Ambientada no sertão mineiro durante o século XX, a obra acompanha a trajetória de diferentes personagens que enfrentam dilemas entre desejo, culpa e as rígidas convenções sociais. Ao longo de 618 páginas divididas em 66 capítulos, o autor explora temas como violência, paixão, redenção e os conflitos internos provocados pelas escolhas individuais.
Inspirado pelo pensamento de Nietzsche e influenciado por autores como Graciliano Ramos e Guimarães Rosa, Amaral constrói uma narrativa marcada pela diversidade de histórias que se cruzam em um vilarejo composto por 12 distritos.

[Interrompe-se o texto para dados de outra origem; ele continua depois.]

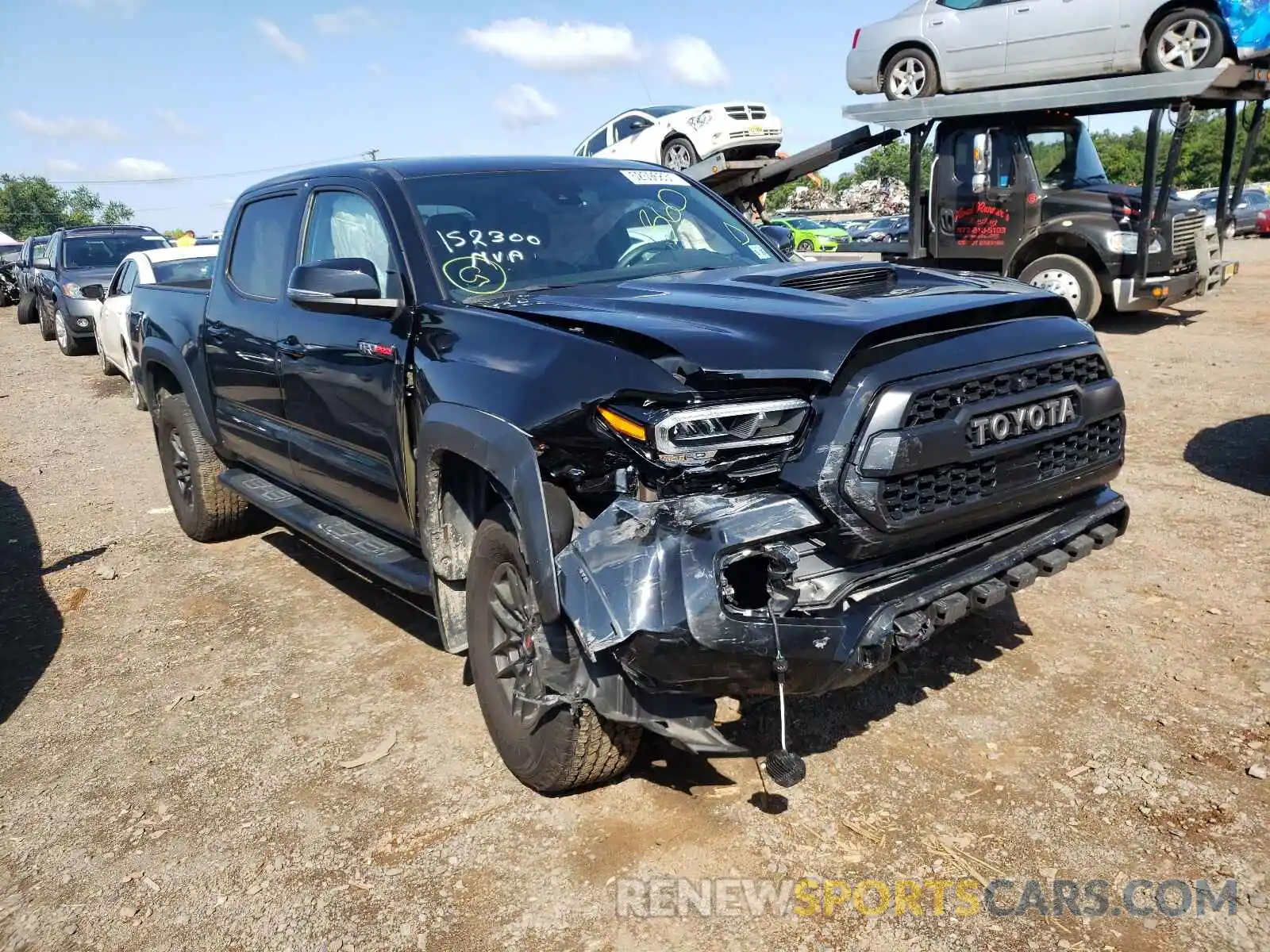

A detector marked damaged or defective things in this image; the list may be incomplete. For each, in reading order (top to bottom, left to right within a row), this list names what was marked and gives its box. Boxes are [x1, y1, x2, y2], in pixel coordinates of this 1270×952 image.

damaged hood [483, 260, 1067, 382]
crumpled bumper [559, 489, 1130, 701]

Embora seja considerado um lugar sem importância, Vila Morangal guarda segredos capazes de abalar a estrutura social da comunidade.
Entre os protagonistas está Cidinho, criado por uma mãe solteira e que, após sua morte, passa a enfrentar conflitos internos desencadeados por um relacionamento amoroso. Também fazem parte da trama o autoritário Major Jovelino, viúvo conhecido pelo temperamento explosivo; Violeta, uma mulher que vê no casamento uma oportunidade de escapar da vida no sertão; e Gardênia, que desafia convenções sociais enquanto busca permanecer em sua terra natal.

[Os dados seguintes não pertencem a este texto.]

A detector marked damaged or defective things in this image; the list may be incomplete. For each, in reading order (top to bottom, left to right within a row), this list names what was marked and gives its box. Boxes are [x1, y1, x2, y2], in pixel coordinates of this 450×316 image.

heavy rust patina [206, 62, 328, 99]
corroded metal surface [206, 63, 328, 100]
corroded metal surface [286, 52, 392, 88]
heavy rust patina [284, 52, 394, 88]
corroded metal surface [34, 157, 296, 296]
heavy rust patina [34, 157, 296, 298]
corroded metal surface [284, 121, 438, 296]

Os personagens refletem as contradições da condição humana. “As convicções religiosas, o tradicionalismo e as convenções sociais comandam a trajetória dos personagens“, afirma Francisco Xavier Amaral.
Além dos conflitos psicológicos e morais, o romance valoriza a cultura regional ao incorporar expressões típicas do interior de Minas Gerais e um linguajar característico da região, reforçando a identidade do cenário onde a história se desenvolve.
Sem concentrar a narrativa em um único protagonista, ‘Vila Morangal: Desejo e Culpa’ apresenta diferentes perspectivas que se entrelaçam para revelar como desejos reprimidos, paixões proibidas e relações de poder moldam o destino de seus habitantes, refletindo as complexidades da sociedade brasileira.